▶ [What you are asked to do] Write each line word for word, from the line that contains "What is the measured" through the last line of the material below.
********************
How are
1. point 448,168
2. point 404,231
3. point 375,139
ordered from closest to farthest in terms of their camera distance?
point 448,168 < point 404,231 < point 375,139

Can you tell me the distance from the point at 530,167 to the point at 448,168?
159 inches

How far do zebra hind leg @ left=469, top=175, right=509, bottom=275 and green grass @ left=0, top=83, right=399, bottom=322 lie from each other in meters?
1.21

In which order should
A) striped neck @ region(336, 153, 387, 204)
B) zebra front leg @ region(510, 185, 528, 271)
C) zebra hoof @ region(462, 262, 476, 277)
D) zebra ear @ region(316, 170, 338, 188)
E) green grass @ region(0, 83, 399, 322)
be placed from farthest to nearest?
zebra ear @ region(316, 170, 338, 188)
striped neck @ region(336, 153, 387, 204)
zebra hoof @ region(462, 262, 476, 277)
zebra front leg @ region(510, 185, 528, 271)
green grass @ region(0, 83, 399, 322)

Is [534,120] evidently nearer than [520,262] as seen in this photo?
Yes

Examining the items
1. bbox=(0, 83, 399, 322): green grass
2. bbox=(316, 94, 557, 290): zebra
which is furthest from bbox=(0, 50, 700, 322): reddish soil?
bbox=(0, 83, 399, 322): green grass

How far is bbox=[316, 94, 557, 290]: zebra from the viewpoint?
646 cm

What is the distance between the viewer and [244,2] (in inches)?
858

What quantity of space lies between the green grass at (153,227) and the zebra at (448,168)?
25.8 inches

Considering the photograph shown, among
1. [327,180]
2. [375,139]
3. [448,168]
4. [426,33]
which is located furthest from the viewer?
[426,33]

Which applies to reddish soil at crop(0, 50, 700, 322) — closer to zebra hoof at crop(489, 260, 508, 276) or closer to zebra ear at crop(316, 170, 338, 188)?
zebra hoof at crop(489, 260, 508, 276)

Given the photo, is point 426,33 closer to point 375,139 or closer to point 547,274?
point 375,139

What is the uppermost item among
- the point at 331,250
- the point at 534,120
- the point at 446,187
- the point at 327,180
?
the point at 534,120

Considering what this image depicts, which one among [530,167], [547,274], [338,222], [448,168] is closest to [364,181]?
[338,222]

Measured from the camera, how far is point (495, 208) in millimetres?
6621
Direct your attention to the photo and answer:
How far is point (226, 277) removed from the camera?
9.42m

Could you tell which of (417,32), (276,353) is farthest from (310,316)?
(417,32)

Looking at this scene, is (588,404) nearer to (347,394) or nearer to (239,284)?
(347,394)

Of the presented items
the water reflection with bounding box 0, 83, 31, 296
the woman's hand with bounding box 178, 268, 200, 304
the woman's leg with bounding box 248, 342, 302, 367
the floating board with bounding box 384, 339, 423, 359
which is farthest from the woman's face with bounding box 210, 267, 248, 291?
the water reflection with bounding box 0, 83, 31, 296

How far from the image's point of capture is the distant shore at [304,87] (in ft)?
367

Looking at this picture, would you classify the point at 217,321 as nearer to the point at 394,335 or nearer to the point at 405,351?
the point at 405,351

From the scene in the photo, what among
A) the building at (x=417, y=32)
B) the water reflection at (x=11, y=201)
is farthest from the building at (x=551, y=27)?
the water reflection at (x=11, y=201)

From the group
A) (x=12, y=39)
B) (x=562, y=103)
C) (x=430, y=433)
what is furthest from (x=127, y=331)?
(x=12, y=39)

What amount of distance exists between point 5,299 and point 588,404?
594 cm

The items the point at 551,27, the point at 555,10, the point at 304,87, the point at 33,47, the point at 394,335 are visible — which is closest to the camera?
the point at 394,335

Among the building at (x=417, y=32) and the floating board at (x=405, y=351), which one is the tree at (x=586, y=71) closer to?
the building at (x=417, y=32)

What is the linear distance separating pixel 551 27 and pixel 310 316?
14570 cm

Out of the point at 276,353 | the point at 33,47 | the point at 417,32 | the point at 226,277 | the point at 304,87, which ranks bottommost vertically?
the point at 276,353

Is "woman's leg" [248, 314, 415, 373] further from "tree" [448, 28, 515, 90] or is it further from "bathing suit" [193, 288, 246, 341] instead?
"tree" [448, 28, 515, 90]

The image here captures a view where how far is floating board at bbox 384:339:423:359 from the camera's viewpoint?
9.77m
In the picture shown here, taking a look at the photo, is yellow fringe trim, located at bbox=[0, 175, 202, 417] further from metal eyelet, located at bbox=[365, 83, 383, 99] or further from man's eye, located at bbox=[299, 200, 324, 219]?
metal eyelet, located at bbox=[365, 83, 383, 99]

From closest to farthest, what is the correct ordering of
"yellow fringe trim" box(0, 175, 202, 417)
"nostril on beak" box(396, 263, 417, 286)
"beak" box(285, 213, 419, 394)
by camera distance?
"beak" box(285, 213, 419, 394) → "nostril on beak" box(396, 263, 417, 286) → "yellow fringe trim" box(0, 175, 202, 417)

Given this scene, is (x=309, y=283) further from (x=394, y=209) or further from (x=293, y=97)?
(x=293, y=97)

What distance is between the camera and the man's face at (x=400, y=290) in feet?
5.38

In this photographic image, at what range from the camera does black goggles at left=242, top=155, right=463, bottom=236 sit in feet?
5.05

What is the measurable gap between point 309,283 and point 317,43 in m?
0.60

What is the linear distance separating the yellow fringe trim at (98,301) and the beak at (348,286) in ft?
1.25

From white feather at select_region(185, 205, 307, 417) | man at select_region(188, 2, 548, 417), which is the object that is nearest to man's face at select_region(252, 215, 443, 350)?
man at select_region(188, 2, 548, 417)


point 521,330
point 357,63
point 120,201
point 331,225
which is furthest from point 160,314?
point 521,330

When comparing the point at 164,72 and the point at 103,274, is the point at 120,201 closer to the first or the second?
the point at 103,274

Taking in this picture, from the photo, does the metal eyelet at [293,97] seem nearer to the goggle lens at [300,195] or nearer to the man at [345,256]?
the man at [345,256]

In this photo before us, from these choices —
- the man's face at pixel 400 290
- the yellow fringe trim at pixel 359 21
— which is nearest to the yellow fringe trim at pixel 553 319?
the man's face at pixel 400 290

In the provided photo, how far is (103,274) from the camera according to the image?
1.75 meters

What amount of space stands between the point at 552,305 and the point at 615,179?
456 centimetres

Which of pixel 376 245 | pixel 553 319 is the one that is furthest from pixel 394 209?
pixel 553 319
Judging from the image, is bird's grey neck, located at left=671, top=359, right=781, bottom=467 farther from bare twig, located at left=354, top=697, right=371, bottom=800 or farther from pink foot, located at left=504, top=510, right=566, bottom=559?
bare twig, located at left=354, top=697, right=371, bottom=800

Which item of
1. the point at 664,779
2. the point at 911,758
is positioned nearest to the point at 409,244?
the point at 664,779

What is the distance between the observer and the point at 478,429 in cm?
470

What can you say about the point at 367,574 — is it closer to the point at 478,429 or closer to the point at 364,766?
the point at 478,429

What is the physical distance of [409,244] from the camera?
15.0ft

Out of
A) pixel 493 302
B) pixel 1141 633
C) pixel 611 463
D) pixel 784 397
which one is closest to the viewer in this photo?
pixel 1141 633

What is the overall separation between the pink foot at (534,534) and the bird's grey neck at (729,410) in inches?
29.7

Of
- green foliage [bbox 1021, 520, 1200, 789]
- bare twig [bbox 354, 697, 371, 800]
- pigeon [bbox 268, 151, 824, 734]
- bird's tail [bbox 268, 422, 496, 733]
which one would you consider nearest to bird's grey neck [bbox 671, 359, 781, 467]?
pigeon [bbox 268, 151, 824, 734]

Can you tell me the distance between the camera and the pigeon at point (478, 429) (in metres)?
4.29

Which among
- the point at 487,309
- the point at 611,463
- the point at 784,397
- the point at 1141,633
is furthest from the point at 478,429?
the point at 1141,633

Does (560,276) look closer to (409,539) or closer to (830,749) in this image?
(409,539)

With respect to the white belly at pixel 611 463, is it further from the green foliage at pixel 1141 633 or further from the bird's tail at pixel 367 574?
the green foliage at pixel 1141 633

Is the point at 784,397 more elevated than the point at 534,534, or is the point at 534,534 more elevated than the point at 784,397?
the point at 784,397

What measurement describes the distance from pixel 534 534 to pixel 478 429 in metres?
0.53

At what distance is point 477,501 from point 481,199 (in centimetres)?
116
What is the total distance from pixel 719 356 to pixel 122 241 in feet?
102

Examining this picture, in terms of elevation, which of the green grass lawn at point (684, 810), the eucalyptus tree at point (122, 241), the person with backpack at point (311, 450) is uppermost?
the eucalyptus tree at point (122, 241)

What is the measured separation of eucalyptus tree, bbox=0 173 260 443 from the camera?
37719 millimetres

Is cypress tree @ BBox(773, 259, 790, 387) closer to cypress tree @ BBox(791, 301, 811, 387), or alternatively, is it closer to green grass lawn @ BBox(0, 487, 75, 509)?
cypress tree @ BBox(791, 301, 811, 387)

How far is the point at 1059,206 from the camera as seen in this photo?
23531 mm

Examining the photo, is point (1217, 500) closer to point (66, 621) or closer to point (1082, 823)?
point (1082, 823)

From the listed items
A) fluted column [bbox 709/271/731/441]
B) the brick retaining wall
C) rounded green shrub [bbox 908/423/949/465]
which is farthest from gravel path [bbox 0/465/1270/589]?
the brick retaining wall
********************
▶ [Full answer]
What is the measured separation of eucalyptus tree, bbox=0 173 260 443 from the camera?
37719 millimetres

Is cypress tree @ BBox(773, 259, 790, 387) closer to cypress tree @ BBox(791, 301, 811, 387), or alternatively, is it closer to green grass lawn @ BBox(0, 487, 75, 509)?
cypress tree @ BBox(791, 301, 811, 387)

How far is the point at 1059,206 from the camera as seen in this photo?
23531 mm

Examining the photo, is point (1217, 500) closer to point (66, 621) or closer to point (1082, 823)?
point (1082, 823)

From the listed items
A) fluted column [bbox 709/271/731/441]
B) the brick retaining wall
C) rounded green shrub [bbox 908/423/949/465]
which is farthest from gravel path [bbox 0/465/1270/589]?
the brick retaining wall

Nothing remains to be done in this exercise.